Cette dernière recommandation vise directement le paradoxe réglementaire européen : un produit enregistré sans avoir à démontrer d'efficacité, mais vendu dans le rayon des médicaments, dans un conditionnement identique à celui des médicaments dont l'efficacité a été démontrée.

La portée réelle

Une déclaration de l'EASAC n'a aucune force contraignante : elle relève de l'avis scientifique adressé au décideur. Son influence a néanmoins été notable. Plusieurs pays européens ont, dans les années qui ont suivi, restreint le remboursement ou la reconnaissance des pratiques homéopathiques : la France l'a fait à partir de l'avis rendu par la HAS en 2019.

Il faut aussi relever ce que le texte ne dit pas. Il ne demande pas l'interdiction des produits, ni la sanction des praticiens. Il demande la cohérence : qu'un produit vendu comme médicament soit soumis aux règles des médicaments, et que le financement public suive la preuve. C'est un argument de politique publique, distinct de la question scientifique proprement dite.

Questions fréquentes

Combien d'académies ont signé la déclaration ?

Le texte est publié au nom de l'EASAC, qui réunit les académies nationales des sciences des États membres de l'Union européenne ainsi que celles de Norvège et de Suisse. Il engage le conseil, non chaque académie individuellement par une signature séparée.

L'EASAC demande-t-elle l'interdiction de l'homéopathie ?
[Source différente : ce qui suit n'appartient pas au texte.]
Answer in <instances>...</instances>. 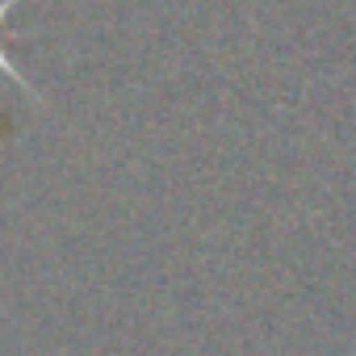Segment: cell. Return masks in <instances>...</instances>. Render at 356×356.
Returning <instances> with one entry per match:
<instances>
[{"label": "cell", "mask_w": 356, "mask_h": 356, "mask_svg": "<svg viewBox=\"0 0 356 356\" xmlns=\"http://www.w3.org/2000/svg\"><path fill=\"white\" fill-rule=\"evenodd\" d=\"M0 72H5V76H9L13 84H22V88H30V84H26V76H22V72L13 67V59H9V51H5V42H0Z\"/></svg>", "instance_id": "obj_1"}]
</instances>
Non. Elle demande que les allégations soient étayées, que la publicité soit encadrée, que l'étiquetage soit clair et que le financement public soit réservé aux traitements dont l'efficacité est démontrée.

La déclaration a-t-elle été contestée ?

Les organisations professionnelles homéopathiques européennes ont publié des réponses critiques. L'EASAC n'a pas modifié sa position ; les évaluations institutionnelles ultérieures sont allées dans le même sens.

Sources

  • EASAC, Homeopathic products and practices: assessing the evidence and ensuring consistency in regulating medical claims in the EU, septembre 2017, easac.eu.
  • National Health and Medical Research Council, Statement on Homeopathy, mars 2015, nhmrc.gov.au.
  • Directive 2001/83/CE, titre III chapitre 2.